* GIVEN INFORMATION:
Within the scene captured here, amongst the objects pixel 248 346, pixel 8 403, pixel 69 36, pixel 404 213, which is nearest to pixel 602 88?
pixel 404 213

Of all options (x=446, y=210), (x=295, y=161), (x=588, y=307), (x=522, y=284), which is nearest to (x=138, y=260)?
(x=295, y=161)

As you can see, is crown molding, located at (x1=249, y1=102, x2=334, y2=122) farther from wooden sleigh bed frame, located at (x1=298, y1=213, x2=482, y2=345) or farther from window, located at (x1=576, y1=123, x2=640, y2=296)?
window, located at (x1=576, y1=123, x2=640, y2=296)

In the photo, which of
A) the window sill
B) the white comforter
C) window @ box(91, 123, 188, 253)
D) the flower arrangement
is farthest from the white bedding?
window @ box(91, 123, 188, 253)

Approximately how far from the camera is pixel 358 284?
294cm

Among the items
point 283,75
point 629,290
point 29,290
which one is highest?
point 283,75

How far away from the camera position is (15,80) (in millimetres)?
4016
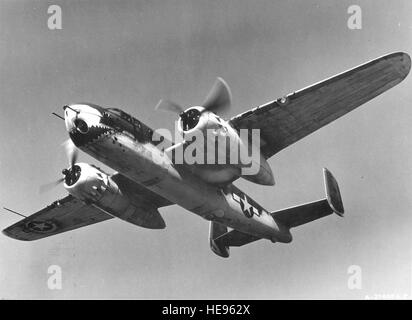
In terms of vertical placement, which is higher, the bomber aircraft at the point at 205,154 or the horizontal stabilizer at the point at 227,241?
the bomber aircraft at the point at 205,154

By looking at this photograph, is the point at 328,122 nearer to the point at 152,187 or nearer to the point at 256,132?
the point at 256,132

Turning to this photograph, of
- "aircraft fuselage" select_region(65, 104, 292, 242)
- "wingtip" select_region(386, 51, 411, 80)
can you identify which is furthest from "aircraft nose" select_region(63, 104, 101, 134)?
"wingtip" select_region(386, 51, 411, 80)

* WHAT YOU HAVE TO DO:
Set down the material word for word, starting at the line that contains "In the photo, which of" and ending at the close of the material. Leave the pictures out.

* ANSWER FOR THIS EXERCISE:
In the photo, which of
A) the window sill
B) the white comforter
C) window @ box(91, 123, 188, 253)
D) the flower arrangement
is farthest from the white bedding?
window @ box(91, 123, 188, 253)

Approximately how far from the camera is pixel 358 284?
294cm

Among the items
point 283,75
point 629,290
point 29,290
which one is highest?
point 283,75

How far away from the camera position is (15,80) (in millimetres)?
4016
In terms of vertical placement, which is higher, the bomber aircraft at the point at 205,154 or the horizontal stabilizer at the point at 227,241?
the bomber aircraft at the point at 205,154

By looking at this photograph, is the point at 328,122 nearer to the point at 152,187 or nearer to the point at 256,132?
the point at 256,132

Turning to this photograph, of
- "aircraft fuselage" select_region(65, 104, 292, 242)
- "wingtip" select_region(386, 51, 411, 80)
can you identify which is furthest from "aircraft nose" select_region(63, 104, 101, 134)?
"wingtip" select_region(386, 51, 411, 80)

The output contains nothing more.